::: AVAILABLE DATA

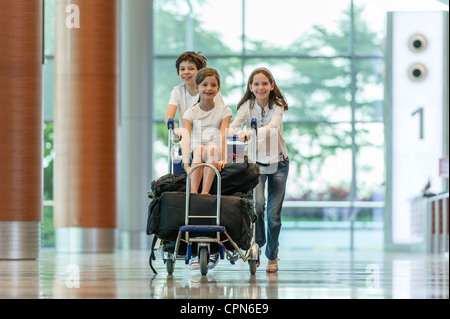Brother and sister pushing younger sister on luggage cart in airport - Stock Photo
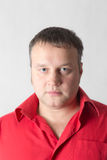 Man in a red shirt Stock Photography
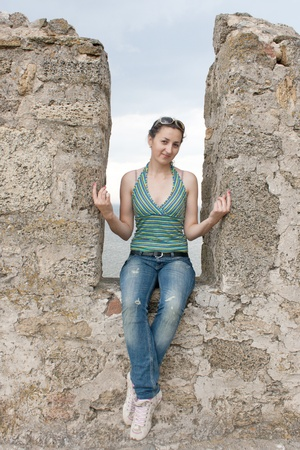 A girl sits in a niche of a stone wall photo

::::::

• [EXERCISE AIM] Would you restate all of the data above word for word, omitting the pictures?

• [EXERCISE SOLUTION]
Brother and sister pushing younger sister on luggage cart in airport - Stock Photo
 Man in a red shirt Stock Photography
 A girl sits in a niche of a stone wall photo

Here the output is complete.